A experiência em questão me motivou a pesquisar um pouco sobre o tema e nas linhas a seguir resolvi expor sumariamente o que usualmente se vê na prática forense e o que, s.m.j., melhor se conforma com a técnica processual e reiteradas decisões das mais altas cortes.


2. DA IMPOSSIBILIDADE DA PRÈVIA DISCUSSÃO INDIRETA ACERCA DOS VALORES PRETENDIDOS POR MEIO DO INCIDENTE

Como observação inicial convém dizer que se faz preciso ponderar caso a caso o cabimento de uma discussão acerca do valor da causa.

Pedidos genéricos de fixação de indenização, seja por danos morais ou por qualquer outro motivo, segundo o arbítrio judicial, em conformidade com a praxe nesses casos, permitem que o valor da causa seja estipulado de modo simbólico.

É que somente a atividade cognitiva do juiz poderá determinar o montante de indenização ao autor, especialmente quando se segue a linha do pedido de arbitramento do "quantum" indenizatório, que oportunamente será conhecido em sentença, após o exame dos autos com todas as provas pertinentes à instrução e exame da condição das partes, tendo em conta que a indenização muitas vezes possui um caráter de pena.

Na hipótese, qualquer valor dado à causa, quando da propositura, poderá se distanciar para mais ou para menos daquilo que será arbitrado, em termos pecuniários, sendo ilógico exigir-se no início do feito precisão mediúnica na indicação de quantia que só será conhecida somente no futuro.
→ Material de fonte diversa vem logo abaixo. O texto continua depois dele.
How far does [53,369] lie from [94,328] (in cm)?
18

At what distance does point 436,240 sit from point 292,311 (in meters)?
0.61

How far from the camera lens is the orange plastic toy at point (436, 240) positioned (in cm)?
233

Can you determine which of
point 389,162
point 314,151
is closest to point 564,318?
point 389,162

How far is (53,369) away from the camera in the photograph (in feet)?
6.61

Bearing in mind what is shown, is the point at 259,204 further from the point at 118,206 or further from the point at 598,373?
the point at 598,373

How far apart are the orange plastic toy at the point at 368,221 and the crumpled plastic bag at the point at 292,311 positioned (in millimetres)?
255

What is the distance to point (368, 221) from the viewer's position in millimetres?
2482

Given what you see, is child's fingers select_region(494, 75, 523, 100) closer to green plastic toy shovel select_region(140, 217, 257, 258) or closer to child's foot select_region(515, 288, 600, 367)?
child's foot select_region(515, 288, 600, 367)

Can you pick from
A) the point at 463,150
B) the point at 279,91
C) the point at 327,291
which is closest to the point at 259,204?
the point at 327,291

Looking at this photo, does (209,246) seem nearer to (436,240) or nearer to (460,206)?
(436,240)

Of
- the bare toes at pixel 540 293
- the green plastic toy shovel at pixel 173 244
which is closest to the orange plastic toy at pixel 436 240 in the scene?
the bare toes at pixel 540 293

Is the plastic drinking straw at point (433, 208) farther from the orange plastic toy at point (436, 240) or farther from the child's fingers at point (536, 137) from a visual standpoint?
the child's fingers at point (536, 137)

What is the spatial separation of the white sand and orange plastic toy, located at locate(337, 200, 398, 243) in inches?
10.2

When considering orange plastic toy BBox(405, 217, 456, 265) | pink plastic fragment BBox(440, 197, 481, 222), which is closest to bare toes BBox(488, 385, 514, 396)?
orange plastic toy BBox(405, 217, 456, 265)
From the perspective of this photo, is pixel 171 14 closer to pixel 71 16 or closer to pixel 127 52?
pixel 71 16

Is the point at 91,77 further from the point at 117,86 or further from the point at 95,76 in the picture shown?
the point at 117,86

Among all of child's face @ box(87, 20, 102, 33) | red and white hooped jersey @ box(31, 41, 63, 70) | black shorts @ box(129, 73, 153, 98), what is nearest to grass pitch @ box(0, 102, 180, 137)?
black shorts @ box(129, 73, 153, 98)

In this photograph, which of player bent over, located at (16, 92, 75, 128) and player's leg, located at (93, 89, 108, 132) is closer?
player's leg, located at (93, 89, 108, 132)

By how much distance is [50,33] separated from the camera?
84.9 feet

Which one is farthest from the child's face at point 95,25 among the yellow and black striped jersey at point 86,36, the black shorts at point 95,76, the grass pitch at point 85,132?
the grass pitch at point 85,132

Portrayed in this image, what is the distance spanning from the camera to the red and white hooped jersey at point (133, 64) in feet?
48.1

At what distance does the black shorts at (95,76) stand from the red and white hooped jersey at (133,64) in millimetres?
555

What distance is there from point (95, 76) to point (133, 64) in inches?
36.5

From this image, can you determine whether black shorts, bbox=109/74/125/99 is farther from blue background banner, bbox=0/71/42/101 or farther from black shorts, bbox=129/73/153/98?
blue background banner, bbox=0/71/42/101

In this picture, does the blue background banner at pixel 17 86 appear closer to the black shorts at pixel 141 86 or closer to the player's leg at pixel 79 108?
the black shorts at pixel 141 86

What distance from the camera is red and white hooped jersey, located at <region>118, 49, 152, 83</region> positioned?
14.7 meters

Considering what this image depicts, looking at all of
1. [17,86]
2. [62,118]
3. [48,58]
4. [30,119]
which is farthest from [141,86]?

Veja-se o tratamento dado ao tema pela jurisprudência:

"Valor da causa – Impugnação – Ação indenizatória – Discussão e deslinde sobre o exato valor da indenização – Invasão de questão afeta ao próprio mérito – Impugnação improcedente - Recurso provido – Discussão e deslinde sobre o exato valor da indenização que deve ficar reservada para a sentença final que solucionar a lide e cujo resultado nada tem a ver com a sorte do presente incidente (TJSP 3ª Câm. Cível – AI nº 206.503 – rel. Roberto Bedran – j. 31.8.93. – VU)"

"Valor da causa – Responsabilidade Civil – Acidente ferroviário – Incapacidade permanente da vítima – Apuração somente após o exame das provas – Impugnação afastada – Decisão mantida. (1ºTACivilSP 2ª Câm., AI 462358 – j. 28.11.90, V.U. )"

Pela razão exposta, será preciso observar, caso a caso, se a discussão do incidente irá invadir o próprio mérito da ação principal – o que os juízes não têm admitido.


3. DO RECOMENDADO ANTE A PRAXE FORENSE

O recomendado em ações relativas a dano moral é deixar ao cuidado e prudente arbítrio do julgador a fixação do quantum pecuniário da condenação, de acordo com a melhor técnica.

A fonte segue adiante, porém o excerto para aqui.